On China, Boz argues that China has essentially replicated the colonial trade model — buying Latin American commodities while flooding the region with cheap manufactured goods that prevent Latin America from moving up the value chain. Chinese infrastructure investment has had mixed results, with quality issues (cracked dams in Ecuador) and a practice of importing Chinese labor rather than employing locals. Boz believes China cannot be blocked from the region, but the US should push for fairer trade rules and higher standards for Chinese infrastructure projects.
On Cuba, Boz puts 70-80% odds on Cuba aligning with the Trump administration within 12 months, though he distinguishes this from true regime change — the Cuban Communist Party will likely remain in power under a new face, similar to the Venezuela model. Trump is using sanctions as coercive leverage, and the Cuban regime, desperate to rescue its economy, may be willing to cut a deal.
Boz closes by arguing that the orange shift has a hard end date of January 2029 when Trump leaves office, and that these alliances will not survive in their current form. He expresses hope that a future administration will maintain the US's newfound focus on the Western Hemisphere but with a less militaristic and more development-oriented approach.
Key Insights
- Bosworth argues that the Trump administration's focus on Latin America is unprecedented in recent US history, creating a novel situation where individual officials' personal views (Rubio, Hegseth, Vance) must be analyzed separately — a level of analysis Bosworth says he previously only applied to fractured authoritarian governments like Venezuela's.

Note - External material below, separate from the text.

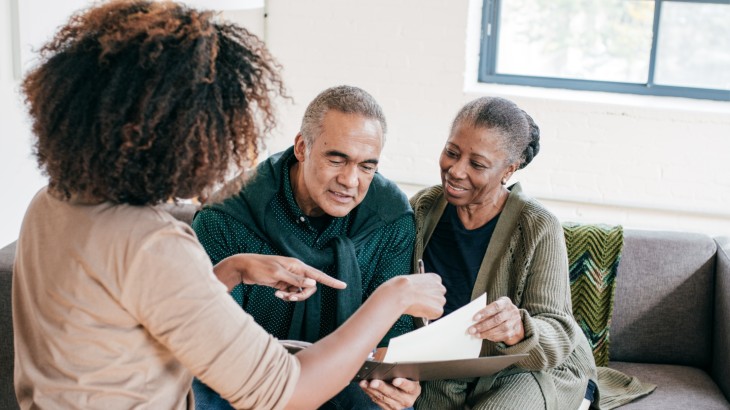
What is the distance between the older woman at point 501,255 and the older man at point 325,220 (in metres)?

- Bosworth claims the 'orange shift' of right-wing Latin leaders aligned with Trump is not a monolith — it includes security populists, libertarians, technocrats, and Trumpian populists who differ significantly in ideology and governing style.

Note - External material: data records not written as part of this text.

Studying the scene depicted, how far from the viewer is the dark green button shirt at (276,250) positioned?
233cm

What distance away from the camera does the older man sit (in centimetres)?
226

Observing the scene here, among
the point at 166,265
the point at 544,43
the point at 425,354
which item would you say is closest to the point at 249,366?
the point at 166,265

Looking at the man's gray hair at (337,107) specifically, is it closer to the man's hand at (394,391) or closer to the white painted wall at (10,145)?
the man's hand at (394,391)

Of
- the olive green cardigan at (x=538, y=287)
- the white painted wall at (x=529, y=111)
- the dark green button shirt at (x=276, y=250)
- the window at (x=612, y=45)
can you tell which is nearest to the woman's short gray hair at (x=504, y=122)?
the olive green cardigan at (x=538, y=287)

- Bosworth argues that Delcy Rodriguez's deal with Trump — under which Venezuelan oil is sold through US companies and routed through US government bank accounts, with monthly payments sent back to her government — represents a quasi-colonial arrangement he describes as 'shocking.'
- Bosworth contends that Bukele's security gains in El Salvador have not attracted foreign investment because businesses distrust a leader who arrested 2% of the adult population via corrupt deals rather than rule of law, demonstrating that rule-of-law credibility matters more to investors than crime reduction alone.
- Bosworth argues that Argentina's core economic problem is political rather than purely economic: as long as investors believe the Peronists might return to power, the boom-bust cycle will repeat, and Milei is actually exacerbating this by making the Peronist threat central to his political messaging.
- Bosworth claims that China has replicated the colonial trade model in Latin America — buying raw commodities while undercutting local manufacturing with cheap goods — effectively preventing Latin America from moving up the value chain, a pattern he says mirrors what Spain and the US previously did in the region.
- Bosworth puts 70-80% odds on Cuba aligning with the Trump administration within 12 months, predicting a deal similar to Venezuela where the existing ruling apparatus remains in power under a new face, with Trump using sanctions as coercive leverage against a regime desperate to rescue its economy.
- Bosworth argues that the entire orange shift in Latin America has a hard expiration date of January 2029 when Trump leaves office, and that because Trump's relationships with regional leaders are personal rather than institutional, no durable doctrine or framework will survive his presidency.